とくに野田前首相は、党内意見も国民の声も無視して、消費税増税に向けて驀進(ばくしん)し、党内意見を二分したまま強引に昨年の6月に決めてしまった。TPPについても、2011年11月11日に佐藤ゆかり議員にTPPについて質問されたとき、ISD条項を知らなかったことを露呈し、その状態でAPECでTPPの交渉参加表明をするべく出かけるという異常な拙速性を見せていた。
また前原誠司議員は3月11日の国会議論で、民主党が最後まで交渉参加を表明できなかった理由を、米国の要求、事前協議の中身があまりにも不公平だったからと暴露した。米国はトラック、乗用車については関税をすぐにはゼロにしない猶予期間を設けるべき、日本の安全基準については米韓FTAと同じように枠を設けるべき、保険についても、色々と言い出した。こういう中身について不公平な事前協議については、一方的な武装解除であるから妥協できなかったと言っている。この件については当時国民には知らせていなかった。

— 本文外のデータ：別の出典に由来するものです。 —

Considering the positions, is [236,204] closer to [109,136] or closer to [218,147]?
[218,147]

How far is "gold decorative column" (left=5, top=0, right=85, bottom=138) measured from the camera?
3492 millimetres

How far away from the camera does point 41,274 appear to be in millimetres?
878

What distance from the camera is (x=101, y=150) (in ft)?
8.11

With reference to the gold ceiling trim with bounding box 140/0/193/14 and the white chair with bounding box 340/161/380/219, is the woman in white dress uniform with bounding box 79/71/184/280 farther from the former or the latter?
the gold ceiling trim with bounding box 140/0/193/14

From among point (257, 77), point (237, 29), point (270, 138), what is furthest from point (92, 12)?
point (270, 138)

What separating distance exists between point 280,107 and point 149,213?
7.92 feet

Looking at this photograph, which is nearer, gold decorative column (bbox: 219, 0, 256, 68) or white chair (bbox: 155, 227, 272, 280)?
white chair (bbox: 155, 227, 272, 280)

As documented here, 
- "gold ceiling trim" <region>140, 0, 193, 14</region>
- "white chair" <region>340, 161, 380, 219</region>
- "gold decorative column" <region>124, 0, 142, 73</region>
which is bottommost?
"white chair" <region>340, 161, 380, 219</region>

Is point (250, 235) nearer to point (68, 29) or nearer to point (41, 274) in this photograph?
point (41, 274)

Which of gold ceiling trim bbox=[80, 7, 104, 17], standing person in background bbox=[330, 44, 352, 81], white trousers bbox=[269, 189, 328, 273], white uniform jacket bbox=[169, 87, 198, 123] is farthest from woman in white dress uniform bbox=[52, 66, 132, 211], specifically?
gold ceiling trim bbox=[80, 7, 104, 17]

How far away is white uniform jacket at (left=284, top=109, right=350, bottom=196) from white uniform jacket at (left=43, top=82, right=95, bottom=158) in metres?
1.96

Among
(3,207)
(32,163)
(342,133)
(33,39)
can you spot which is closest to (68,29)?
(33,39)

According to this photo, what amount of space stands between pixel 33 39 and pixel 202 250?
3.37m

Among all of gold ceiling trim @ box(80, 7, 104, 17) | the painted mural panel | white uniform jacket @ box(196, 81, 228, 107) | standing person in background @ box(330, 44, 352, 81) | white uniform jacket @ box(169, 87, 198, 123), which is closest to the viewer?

前原氏のこの話と、3月16日に自民党の石破茂幹事長が、テレビ東京系のテレビ番組で言ったことは強くリンクしている。石破氏は、自民党が重要品目の関税を維持することを最優先に交渉にあたる決議をまとめたことについて、「絶対に(関税を)下げないことを前提にしては、多国間交渉は成り立たない。いかにして国内の農業を守ることができるかが主眼であり、『1%も関税を下げない』ということではない」と述べている。
石破氏の語る「『1%も関税を下げない』ということではない」とは、前原氏が民主党政権時代につかんでいた、米国の事前協議の中身として、「トラック、乗用車については関税をすぐにはゼロにしない猶予期間を設けるべき」ということと、分野こそ違うが、同じことなのである。つまり、安部首相が日米首脳会談で、まるで勝ち取ったかのように振る舞っている「聖域なき関税撤廃が前提ではなくなった」という話も裏付けがまったくないどころか、米国の意志は「例外なき関税撤廃」を崩していないことになる。
なぜなら石破氏の言う「『1%も関税を下げない』ということではない」は、前原氏がつかんでいた「トラック、乗用車については関税をすぐにはゼロにしない猶予期間を設けるべき」というアメリカの意向と重なっている。
ここから何が分かるかといえば、米国は「トラック、乗用車については関税をすぐにはゼロにしない猶予期間を設けるべき」と考えていることであり、ある猶予期間内に逐次関税率を引き下げて行き、最後はゼロ(撤廃)にしようとする話なのである。つまり、この間の日米首脳会談で出された曖昧で玉虫色の共同声明は、日米双方に決定的な認識の違いがあることを物語っている。アメリカが日本に譲歩しようとしていることは、関税率の漸減からやがてゼロにまで持って行く“猶予期間”を認めるということであり、例外的・恒久的な関税率の継続は認めていないように思う。
アメリカの腹は、日本に例外製品を儲ける気持ちは微塵もなく、日本の関税率を漸減的(ぜんげんてき)にゼロに持って行こうとしているのだ。ここへ持ってきて、CSISの代弁者である石破自民党幹事長の「『1%も関税を下げない』ということではない」は、このことを裏付けているように見える。一方、日米首脳会談後に、「聖域なき関税撤廃は前提ではないことが明確になった」と安倍首相の言うことは、アメリカの「やがてはゼロに」と食い違っていることがよく分かる。つまり安倍首相はペテンなのである。
安倍首相は昨年の総選挙時に自民党が掲げていた「J-ファイル2012」のTPP関連項目である6項目の最初の項目でさえ、まったく突破できていないのだ。ISD条項とラチェット規定が屹立していて、条件闘争的な交渉ができるはずがない。TPPの判断基準として掲げた6項目がISD条項を含めて、もはや通る可能性がないことは見えているわけであり、不参加以外の選択肢はないことになる。
また、3月12日の「TPP交渉参加断固反対緊急全国集会」で、石破茂幹事長は「議論は徹底し、決めたことには従う政党でありたい」と結束を呼びかけている。同日、小泉進次郎青年局長はインタビューに、「皆、思っている意見を言って、最後にまとまるのが自民党、その姿が出た」と語った。二人ともCSISの代弁者である。